Disruption of the interaction between Asp109 and Arg120 during αB-crystallin homodimerization is predicted to be important in causing a myopathy.[4] The HSPB1 p.Asp129Glu and αB-crystallin p.Asp109His substitutions correspond to the same α-crystallin domain aspartate residue (figure 2B). Thus, the elevated CK seen in our family may result from an alteration in the analogous aspartate-arginine interaction during HSPB1–αB-crystallin heterodimerization, leading to the accumulation of αB-crystallin on heat shock.

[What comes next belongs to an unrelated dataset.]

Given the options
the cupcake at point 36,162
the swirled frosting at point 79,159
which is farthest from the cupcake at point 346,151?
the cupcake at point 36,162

This pathologic model predicts that primary myopathic features may also be present in individuals with the HSPB1 p.Arg140Gly substitution,[9] equivalent to αB-crystallin p.Arg120Gly and with similar physicochemical consequences.[10]

Intriguingly, the presence of the αB-crystallin p.Asp109His variant has been shown sufficient to increase the accumulation of αB-crystallin and the rate of apoptosis in transfected HeLa cells via mechanisms mitigated by wild-type HSPB1.[11] Should the HSPB1 p.Asp129Glu substitution compromise these roles of HSPB1, then any αB-crystallin accumulation and related apoptosis could proceed unchecked, independently of any defective heteroligomeric α-crystallin domain interaction.

In exome studies, it is tempting to overlook heterozygous mutations in genes not previously linked to the phenotype because many are rare or private polymorphisms. However, a broader consideration of the underlying disease mechanisms, and particularly the relevance of key interacting proteins, will assist in the prioritization of novel variants for further functional studies. This will help establish pathogenicity and broadening our understanding of the relationship between genotype and phenotype. A deeper knowledge of the cell types involved in widely expressed genes is critical for the development of novel therapies.